There are several limitations to our work which should be considered. Firstly, the issue of potential biases, which apply to any consensus process: these include anchoring or participant selection biases.61 The research team tried to mitigate bias through the survey design, using open ended questions analysed through a thematic analysis, and by adapting the expert recruitment process, but it is unlikely that it was eliminated entirely. Despite an aim for geographical diversity and several actions taken to foster it, representation was skewed towards Europe and more specifically the United Kingdom. This could be explained in part by the following factors: a likely selection bias in the Steering Group’s expert recommendations, a higher interest in our open invitation to contribute coming from European/UK scientists (25 out of 30 experts approaching us, 83%), and a lack of control over the response rate and self-reported geographical location of participating experts. Considerable attention was also paid to diversity and balance between stakeholder groups, even though clinicians and engineers were the most represented, partly due to the profile of researchers who contacted us spontaneously after the public announcement of the project. Stakeholder group analyses were performed to identify any marked disagreements from underrepresented groups. Finally, as also noted by the authors of the SPIRIT-AI and CONSORT-AI guidelines,25 26 few examples of studies reporting on the early stage clinical evaluation of AI systems were available at the time we started developing the DECIDE-AI guideline. This might have impacted the exhaustiveness of the initial item list created from literature review. However, the wide range of stakeholders involved and design of the first round of Delphi allowed identification of several additional candidate items which were added in the second iteration of the item list.

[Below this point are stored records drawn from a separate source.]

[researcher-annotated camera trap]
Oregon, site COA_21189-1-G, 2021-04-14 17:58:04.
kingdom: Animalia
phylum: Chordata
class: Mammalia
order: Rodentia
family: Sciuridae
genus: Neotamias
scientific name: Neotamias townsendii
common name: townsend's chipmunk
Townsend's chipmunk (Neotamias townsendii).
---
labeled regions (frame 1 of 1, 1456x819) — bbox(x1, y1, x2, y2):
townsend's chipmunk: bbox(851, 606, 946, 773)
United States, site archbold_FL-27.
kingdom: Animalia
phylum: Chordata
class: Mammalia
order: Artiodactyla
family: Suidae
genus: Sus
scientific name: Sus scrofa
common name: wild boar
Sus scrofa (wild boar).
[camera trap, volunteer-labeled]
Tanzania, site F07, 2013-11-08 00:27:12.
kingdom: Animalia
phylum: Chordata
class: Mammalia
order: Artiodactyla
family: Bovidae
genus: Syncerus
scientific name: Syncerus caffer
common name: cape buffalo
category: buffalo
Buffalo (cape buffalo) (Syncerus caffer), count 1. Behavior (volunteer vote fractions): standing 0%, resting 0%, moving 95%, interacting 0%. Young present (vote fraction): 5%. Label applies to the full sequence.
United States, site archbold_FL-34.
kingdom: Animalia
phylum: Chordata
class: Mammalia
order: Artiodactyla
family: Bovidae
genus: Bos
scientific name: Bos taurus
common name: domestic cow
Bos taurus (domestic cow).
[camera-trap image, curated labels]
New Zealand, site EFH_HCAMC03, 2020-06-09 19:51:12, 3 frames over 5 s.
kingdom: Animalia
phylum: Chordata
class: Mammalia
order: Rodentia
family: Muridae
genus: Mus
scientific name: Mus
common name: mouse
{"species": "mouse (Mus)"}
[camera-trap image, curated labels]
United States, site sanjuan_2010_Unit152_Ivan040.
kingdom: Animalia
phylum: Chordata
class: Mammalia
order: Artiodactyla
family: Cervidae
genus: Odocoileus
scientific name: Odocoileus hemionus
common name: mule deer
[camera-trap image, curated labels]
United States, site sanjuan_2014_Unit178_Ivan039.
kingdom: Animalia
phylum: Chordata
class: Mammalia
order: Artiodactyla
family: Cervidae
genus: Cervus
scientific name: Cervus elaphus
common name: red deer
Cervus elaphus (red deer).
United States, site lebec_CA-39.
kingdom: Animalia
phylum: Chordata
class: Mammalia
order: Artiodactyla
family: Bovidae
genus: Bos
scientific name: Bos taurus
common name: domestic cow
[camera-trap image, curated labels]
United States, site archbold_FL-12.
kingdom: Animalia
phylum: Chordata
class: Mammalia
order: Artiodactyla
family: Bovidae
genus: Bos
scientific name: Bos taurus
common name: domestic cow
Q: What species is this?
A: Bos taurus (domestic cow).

The introduction of AI into healthcare needs to be supported by sound, robust and comprehensive evidence generation and reporting. This is essential both to ensure the safety and efficacy of AI systems, and to gain the trust of patients, practitioners, and purchasers, so that this technology can realise its full potential to improve patient care. The DECIDE-AI guideline aims to improve the reporting of early stage live clinical evaluation of AI systems, which lay the foundations for both larger clinical studies and later widespread adoption.